Tanja schon kurz vor der letzten Kurve, Schneggi noch um den Felsen rum, Vorsicht 5 Meter Kopfsteinplaster, jetzt nur keinen Scheiß bauen, durch ein Rudel Omas mitten durch und noch mal Durchbeissen auf der Zielgeraden - reicht nicht mehr, Mist die Säge hat sich in der Hosentasche verheddert - doch 10 Meter vor dem Tisch, Blinker rechts raus, aber links überholt - uaaaaa, Tschüß Tanja, mit 2 Sekunden Vorsprung im Ziel - die Meute jubelt, die Menge tobt (waren nur Ryan, Frank, Manfred).

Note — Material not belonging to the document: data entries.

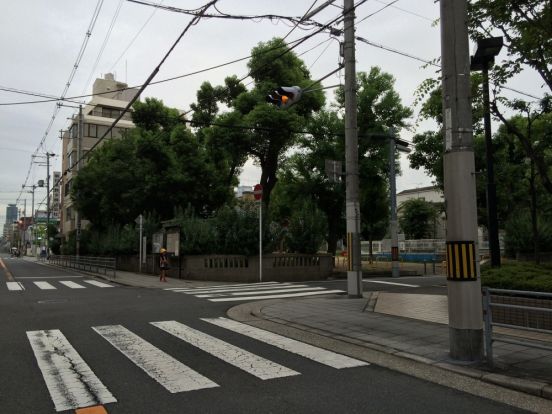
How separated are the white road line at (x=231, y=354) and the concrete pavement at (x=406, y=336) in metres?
1.38

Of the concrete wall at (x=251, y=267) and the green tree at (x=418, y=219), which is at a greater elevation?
the green tree at (x=418, y=219)

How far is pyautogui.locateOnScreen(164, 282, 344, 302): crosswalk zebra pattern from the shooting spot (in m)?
14.1

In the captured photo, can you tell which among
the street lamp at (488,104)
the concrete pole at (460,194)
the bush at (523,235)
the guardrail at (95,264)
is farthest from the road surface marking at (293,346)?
the bush at (523,235)

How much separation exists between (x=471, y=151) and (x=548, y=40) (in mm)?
4181

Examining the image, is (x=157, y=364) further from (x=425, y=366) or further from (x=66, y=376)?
(x=425, y=366)

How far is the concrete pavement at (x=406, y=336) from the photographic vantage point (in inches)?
205

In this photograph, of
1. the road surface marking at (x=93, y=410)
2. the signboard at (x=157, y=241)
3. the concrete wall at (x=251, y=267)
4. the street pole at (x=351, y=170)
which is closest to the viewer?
the road surface marking at (x=93, y=410)

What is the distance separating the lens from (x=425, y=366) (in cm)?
599

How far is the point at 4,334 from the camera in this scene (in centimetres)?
810

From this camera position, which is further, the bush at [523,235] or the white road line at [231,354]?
the bush at [523,235]

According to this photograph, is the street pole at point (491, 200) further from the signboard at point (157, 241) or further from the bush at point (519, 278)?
the signboard at point (157, 241)

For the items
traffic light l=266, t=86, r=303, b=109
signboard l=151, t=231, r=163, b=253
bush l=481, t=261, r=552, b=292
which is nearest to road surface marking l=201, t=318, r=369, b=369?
bush l=481, t=261, r=552, b=292

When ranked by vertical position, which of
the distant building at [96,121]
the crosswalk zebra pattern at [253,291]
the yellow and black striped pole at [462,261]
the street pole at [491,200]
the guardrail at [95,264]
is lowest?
the crosswalk zebra pattern at [253,291]

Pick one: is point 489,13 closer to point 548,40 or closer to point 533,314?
point 548,40
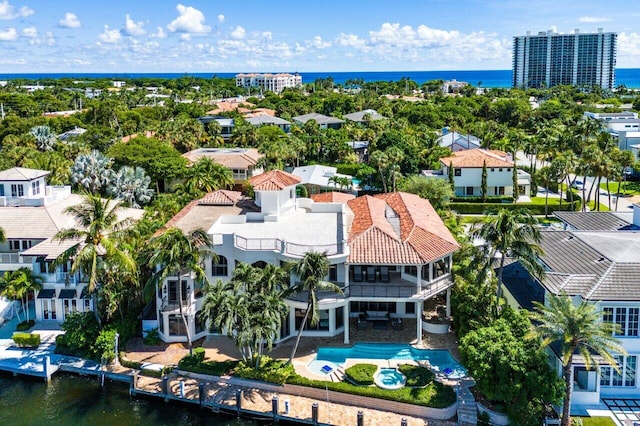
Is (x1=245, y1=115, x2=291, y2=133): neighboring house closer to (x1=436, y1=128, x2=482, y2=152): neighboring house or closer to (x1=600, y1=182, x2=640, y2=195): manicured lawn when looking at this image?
(x1=436, y1=128, x2=482, y2=152): neighboring house

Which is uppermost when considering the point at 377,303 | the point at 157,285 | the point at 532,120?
the point at 532,120

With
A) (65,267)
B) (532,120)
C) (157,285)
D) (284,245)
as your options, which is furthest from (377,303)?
(532,120)

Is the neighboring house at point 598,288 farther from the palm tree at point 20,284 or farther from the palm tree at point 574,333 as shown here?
the palm tree at point 20,284

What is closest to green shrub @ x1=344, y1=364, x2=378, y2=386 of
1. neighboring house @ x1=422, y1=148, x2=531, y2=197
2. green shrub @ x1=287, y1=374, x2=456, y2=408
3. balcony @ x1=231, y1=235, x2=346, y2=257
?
green shrub @ x1=287, y1=374, x2=456, y2=408

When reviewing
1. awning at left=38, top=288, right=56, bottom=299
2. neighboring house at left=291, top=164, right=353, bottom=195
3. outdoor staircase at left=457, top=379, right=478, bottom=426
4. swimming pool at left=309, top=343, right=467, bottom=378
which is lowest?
outdoor staircase at left=457, top=379, right=478, bottom=426

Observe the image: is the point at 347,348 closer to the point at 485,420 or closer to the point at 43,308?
the point at 485,420

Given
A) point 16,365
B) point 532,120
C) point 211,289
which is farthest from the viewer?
point 532,120

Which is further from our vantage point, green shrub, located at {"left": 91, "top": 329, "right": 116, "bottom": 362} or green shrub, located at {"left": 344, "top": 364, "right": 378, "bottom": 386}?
green shrub, located at {"left": 91, "top": 329, "right": 116, "bottom": 362}
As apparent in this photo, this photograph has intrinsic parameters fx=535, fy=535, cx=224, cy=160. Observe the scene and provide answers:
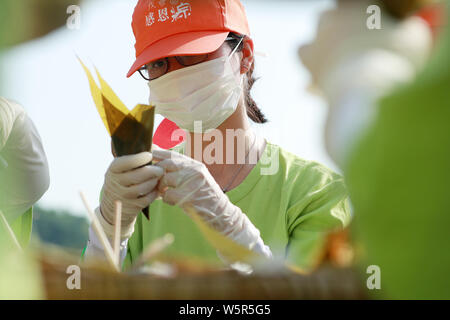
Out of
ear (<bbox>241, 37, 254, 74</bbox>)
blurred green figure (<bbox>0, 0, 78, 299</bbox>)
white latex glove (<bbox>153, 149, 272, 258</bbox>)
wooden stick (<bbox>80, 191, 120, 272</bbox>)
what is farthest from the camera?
ear (<bbox>241, 37, 254, 74</bbox>)

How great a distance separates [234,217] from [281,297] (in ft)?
1.68

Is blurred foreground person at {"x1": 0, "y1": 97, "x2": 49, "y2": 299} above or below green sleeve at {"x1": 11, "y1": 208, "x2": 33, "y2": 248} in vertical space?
above

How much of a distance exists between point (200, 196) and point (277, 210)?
235 millimetres

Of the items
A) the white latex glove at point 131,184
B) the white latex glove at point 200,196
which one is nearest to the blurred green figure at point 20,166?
the white latex glove at point 131,184

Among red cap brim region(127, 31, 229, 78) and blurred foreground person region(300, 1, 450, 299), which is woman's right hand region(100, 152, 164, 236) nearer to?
red cap brim region(127, 31, 229, 78)

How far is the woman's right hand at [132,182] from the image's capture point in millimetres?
988

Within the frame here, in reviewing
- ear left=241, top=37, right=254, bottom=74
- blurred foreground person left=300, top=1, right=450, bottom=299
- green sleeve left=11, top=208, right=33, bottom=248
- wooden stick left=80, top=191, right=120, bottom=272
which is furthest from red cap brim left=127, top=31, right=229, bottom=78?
blurred foreground person left=300, top=1, right=450, bottom=299

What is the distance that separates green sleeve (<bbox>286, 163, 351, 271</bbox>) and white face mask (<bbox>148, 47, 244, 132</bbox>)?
248mm

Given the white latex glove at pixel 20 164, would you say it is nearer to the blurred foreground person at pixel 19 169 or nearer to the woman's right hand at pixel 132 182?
the blurred foreground person at pixel 19 169

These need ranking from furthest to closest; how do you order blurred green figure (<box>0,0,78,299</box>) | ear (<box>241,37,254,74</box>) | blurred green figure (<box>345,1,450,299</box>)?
1. ear (<box>241,37,254,74</box>)
2. blurred green figure (<box>0,0,78,299</box>)
3. blurred green figure (<box>345,1,450,299</box>)

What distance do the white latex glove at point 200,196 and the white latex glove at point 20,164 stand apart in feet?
0.75

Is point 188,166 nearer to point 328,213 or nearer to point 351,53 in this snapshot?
point 328,213

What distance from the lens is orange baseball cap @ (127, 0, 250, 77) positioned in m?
1.14

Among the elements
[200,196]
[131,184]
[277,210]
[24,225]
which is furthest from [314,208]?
[24,225]
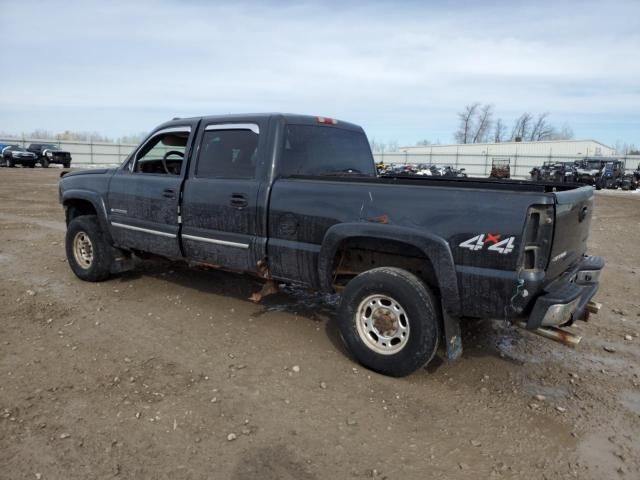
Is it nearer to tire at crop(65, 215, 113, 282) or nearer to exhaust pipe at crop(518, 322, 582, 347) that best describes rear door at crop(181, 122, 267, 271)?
tire at crop(65, 215, 113, 282)

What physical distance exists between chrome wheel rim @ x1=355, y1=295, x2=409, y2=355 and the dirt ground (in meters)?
0.25

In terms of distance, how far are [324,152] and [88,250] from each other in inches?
132

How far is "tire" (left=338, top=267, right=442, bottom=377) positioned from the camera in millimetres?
3557

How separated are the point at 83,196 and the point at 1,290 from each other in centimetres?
142

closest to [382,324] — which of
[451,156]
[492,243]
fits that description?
[492,243]

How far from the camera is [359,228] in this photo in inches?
146

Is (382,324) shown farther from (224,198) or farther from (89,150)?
(89,150)

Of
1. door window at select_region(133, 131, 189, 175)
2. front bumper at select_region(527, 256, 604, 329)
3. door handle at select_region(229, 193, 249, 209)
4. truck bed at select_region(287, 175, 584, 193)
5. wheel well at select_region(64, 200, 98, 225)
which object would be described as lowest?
front bumper at select_region(527, 256, 604, 329)

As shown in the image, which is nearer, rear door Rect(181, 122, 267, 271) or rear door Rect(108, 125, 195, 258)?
rear door Rect(181, 122, 267, 271)

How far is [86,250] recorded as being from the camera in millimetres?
6199

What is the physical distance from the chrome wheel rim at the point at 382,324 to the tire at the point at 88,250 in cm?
359

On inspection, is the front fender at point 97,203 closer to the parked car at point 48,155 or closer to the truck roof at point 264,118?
the truck roof at point 264,118

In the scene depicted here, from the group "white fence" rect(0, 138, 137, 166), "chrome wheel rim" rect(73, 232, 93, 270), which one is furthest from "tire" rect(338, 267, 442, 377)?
"white fence" rect(0, 138, 137, 166)

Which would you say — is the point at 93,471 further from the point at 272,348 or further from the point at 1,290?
the point at 1,290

MichaelK, the Old Man from Badensia, wird wieder maulen: “Als Kavalier muß Du die Dame vorneweg ins Ziel lassen” - Dusselgequassel, wenn Schneggi Kavalier spielen möchte, dann fährt er in den Urwald und läßt sich von Prinzessin zum Essen einladen. Ein anderer moserte neulich was von “Zielkanalüberholer” - jawohl, stehen wir dazu, wir vom 100 MC machen das und dürfen das, Paragraph 1374, Absatz Z19 bezüglich Total-Bekloppte-Vorsicht-Wegbleiben-sehr-gefährlich - außerdem waren das die letzten 5 Euros vom Weihnachtsgeld für das Startgeld, die müssen voll ausgekostet werden.
Schneggi ist ein Kavalier
er trinkt mit Frauen gerne Bier,
heute bleibt die Küche kalt,
wir fahren in den Westerwald.
Wir vom 100 MC sind eine skurrile Meute
aber supernette ächt coole Leute.
Wenn Volker’s Sohnemann sich an die Taktig gehalten hätte, wäre das eine neue Teichwiesen-Bestzeit geworden - Frank ist schuld, einer muß schuld sein und warum nicht Frank?
Fränkie ist meist ein braver Junge,
heut aber rausstreckt seine Zunge,
weil Schneggi war ne lahme Nuß
grad noch vierter Platz knapp zum Schluß.
Tanja scheint dann doch nicht sauer,
aber nächstes Mal isse auf der Lauer
und schmeißt den Schneggi von der Mauer.
Was lernen wir aus dem heutigen Tag?
(1) in Deutschland geht man rechts;
(2) verlasse Dich nie auf St-Pauli-Fans (F.B.);
(3) abgerechnet wird am Zielstrich;
(4) lass Dich nicht von halbnackten Möchtegern-heute-neue-Bestzeit-Flitzern beeindruggen;
(5) halt immer auf dem letzten km Ausschau nach dem rasenden Monster, das von hinten kommt (Vorsicht! nicht ansprechen oder füttern!).